It does not cease to surprise me how have Scandinavian banks taken a liking for English money. In this instance, we now find out that Nordea also roamed the Costa del Sol in search for the cherry-pick British unencumbered-property owners to wreak havoc in the finances of otherwise hard-working retirees.

In this instance, in respect of other Skandi banks and Rothschild, Nordea basically followed suit with the lies:

  1. No inheritance tax for the children.
  2. Monthly cash in the pocket of the subscriber to the miracle product.
  3. Full protection granted to the property serving as collateral security.

But also:

  1. Blatant contempt for the Spanish regulatory/supervisory bodies, the CNMV and the DGS (even though the latter gets mentioned as the venue to place a complaint), as this product was not registered with them (it appears they tried to register it with the FSA but were fobbed off).
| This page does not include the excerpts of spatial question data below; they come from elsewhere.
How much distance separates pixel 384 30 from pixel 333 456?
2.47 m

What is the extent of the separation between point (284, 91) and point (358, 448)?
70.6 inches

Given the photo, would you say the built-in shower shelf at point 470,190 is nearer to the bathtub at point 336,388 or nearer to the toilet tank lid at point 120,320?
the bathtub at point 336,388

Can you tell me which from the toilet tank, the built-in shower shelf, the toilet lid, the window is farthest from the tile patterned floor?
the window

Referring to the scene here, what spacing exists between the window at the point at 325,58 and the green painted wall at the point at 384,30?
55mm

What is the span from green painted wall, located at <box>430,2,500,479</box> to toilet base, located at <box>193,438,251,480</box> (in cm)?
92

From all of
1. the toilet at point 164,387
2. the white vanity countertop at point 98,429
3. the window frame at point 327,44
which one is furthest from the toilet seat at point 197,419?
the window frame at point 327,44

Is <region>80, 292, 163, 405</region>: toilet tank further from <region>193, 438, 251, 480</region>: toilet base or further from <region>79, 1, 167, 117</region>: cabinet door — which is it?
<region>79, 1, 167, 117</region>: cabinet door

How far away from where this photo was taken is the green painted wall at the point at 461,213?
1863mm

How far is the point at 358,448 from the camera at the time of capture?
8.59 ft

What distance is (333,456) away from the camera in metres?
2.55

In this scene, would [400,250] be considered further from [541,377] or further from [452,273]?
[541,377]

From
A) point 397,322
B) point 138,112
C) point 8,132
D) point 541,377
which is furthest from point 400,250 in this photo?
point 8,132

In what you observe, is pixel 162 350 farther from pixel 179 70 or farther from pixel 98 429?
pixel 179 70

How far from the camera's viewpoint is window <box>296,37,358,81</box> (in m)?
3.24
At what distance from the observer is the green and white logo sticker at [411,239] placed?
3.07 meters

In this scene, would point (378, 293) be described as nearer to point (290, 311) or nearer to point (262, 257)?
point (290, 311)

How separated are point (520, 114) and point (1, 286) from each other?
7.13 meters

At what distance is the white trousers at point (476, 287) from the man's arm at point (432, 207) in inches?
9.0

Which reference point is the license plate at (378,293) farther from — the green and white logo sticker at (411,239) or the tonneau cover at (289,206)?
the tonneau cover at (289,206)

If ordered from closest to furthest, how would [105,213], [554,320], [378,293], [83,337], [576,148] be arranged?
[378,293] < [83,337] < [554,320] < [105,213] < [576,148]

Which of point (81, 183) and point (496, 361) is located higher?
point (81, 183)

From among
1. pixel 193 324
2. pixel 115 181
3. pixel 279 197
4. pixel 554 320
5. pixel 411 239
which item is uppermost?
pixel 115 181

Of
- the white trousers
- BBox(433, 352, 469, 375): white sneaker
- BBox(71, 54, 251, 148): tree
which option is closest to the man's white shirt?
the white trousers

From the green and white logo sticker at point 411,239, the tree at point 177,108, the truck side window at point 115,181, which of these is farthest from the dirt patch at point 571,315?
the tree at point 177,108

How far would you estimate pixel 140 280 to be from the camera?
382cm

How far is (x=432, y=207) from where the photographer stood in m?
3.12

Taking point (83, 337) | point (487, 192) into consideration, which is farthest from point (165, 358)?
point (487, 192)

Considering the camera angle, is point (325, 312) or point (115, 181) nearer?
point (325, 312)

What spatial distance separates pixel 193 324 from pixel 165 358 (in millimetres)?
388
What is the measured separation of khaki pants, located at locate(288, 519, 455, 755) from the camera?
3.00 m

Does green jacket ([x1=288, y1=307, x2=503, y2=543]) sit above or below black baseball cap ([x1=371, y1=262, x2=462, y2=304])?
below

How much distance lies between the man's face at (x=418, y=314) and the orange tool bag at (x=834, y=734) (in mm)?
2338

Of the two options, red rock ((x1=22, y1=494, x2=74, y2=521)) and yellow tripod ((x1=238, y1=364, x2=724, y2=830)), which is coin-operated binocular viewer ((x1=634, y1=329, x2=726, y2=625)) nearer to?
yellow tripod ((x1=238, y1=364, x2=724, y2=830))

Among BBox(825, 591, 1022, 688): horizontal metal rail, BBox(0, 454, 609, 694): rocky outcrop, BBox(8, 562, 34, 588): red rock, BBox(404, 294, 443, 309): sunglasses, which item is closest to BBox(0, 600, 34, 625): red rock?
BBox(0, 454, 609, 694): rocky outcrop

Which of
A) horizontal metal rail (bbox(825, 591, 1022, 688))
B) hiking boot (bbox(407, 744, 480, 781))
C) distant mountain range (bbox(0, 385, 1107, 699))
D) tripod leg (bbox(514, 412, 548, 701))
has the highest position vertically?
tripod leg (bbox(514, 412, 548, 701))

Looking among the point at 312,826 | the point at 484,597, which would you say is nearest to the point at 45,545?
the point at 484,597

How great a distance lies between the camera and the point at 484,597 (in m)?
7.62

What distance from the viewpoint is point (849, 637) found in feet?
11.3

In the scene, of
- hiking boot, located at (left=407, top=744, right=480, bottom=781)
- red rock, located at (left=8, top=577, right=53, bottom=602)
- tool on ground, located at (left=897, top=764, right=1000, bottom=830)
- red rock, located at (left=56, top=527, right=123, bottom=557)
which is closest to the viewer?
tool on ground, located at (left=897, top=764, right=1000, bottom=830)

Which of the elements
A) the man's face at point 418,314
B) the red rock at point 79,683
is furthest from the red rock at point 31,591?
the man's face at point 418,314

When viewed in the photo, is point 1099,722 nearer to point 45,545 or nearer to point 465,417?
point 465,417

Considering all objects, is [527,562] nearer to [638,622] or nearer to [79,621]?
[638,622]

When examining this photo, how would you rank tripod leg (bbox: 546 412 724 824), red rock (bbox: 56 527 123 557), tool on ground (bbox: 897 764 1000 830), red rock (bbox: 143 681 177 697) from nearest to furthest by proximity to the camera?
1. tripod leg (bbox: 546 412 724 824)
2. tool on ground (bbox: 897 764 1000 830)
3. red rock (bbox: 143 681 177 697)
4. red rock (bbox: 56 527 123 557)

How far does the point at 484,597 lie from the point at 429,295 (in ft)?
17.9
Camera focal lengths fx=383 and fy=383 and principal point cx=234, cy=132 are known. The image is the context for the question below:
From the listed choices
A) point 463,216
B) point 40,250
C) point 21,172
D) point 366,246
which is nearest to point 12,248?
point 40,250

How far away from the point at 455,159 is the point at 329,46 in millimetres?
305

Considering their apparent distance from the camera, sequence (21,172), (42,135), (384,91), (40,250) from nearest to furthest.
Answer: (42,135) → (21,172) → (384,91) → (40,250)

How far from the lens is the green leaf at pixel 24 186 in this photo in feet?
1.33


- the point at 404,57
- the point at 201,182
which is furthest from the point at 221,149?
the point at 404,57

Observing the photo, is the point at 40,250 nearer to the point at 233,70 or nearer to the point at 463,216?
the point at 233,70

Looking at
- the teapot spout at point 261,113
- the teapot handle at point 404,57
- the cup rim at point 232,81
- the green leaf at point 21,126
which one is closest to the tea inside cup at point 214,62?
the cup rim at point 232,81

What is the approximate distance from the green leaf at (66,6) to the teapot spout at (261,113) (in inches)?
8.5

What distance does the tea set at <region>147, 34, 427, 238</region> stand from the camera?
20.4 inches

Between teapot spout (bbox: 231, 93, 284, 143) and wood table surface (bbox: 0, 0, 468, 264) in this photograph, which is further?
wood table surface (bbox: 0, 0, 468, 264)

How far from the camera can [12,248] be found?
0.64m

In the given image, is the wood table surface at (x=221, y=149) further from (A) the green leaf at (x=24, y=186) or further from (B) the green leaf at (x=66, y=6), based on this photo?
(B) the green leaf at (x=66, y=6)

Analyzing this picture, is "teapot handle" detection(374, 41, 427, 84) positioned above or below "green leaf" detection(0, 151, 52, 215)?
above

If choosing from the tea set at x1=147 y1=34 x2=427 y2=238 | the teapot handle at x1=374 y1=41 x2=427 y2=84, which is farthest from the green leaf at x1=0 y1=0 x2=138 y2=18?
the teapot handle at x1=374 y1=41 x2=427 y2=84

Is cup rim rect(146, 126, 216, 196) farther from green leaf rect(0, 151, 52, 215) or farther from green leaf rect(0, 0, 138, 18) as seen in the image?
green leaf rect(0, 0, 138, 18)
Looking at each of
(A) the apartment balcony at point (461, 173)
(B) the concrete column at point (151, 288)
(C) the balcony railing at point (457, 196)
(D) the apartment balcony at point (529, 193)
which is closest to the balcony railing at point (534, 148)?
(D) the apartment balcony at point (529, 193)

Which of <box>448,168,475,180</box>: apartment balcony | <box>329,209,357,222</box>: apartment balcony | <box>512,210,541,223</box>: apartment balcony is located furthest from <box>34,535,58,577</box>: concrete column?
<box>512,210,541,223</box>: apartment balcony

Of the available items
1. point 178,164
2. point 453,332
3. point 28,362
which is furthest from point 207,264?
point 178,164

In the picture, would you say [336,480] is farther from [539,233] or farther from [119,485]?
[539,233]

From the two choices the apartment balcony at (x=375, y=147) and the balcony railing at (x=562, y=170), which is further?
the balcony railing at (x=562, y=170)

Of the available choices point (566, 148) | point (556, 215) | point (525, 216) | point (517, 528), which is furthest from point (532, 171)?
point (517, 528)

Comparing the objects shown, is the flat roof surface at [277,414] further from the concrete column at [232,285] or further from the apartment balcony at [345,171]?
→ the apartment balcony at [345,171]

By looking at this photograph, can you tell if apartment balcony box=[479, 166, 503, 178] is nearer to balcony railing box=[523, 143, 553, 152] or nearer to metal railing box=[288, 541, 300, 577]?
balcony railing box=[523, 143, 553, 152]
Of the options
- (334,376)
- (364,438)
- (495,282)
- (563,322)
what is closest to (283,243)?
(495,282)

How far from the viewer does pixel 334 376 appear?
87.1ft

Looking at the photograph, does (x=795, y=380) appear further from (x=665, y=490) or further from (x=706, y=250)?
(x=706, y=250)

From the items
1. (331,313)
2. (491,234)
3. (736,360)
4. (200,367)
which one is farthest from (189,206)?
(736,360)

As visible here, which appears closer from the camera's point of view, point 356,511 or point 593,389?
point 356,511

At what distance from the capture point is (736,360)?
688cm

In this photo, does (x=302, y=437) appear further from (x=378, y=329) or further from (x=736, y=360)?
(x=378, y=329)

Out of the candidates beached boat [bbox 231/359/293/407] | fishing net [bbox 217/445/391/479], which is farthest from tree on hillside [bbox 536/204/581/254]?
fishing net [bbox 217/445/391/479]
In turn, they chose to go regulated via the Luxembourg “Commissariat aux Assurances”, in the Grand Duchy of Luxembourg. They then say that the laws of the country of commitment (Spain) would be applicable, but also mentions that the national law where this person is resident would be applied in the first instance.
  2. Blatant contempt for Financial, Civil and Consumer Protection legislation.
  3. Unintelligible contracts.
  4. Utter unsuitability of the product sold to the profile of the “victim”.

Interestingly, the second thing one reads when reading the paperwork supplied by in 2004 Nordea is a mention to excluded risks, “suicide“: is this foresight, or just an available option in view of the performance effectively achieved by the fantastic product?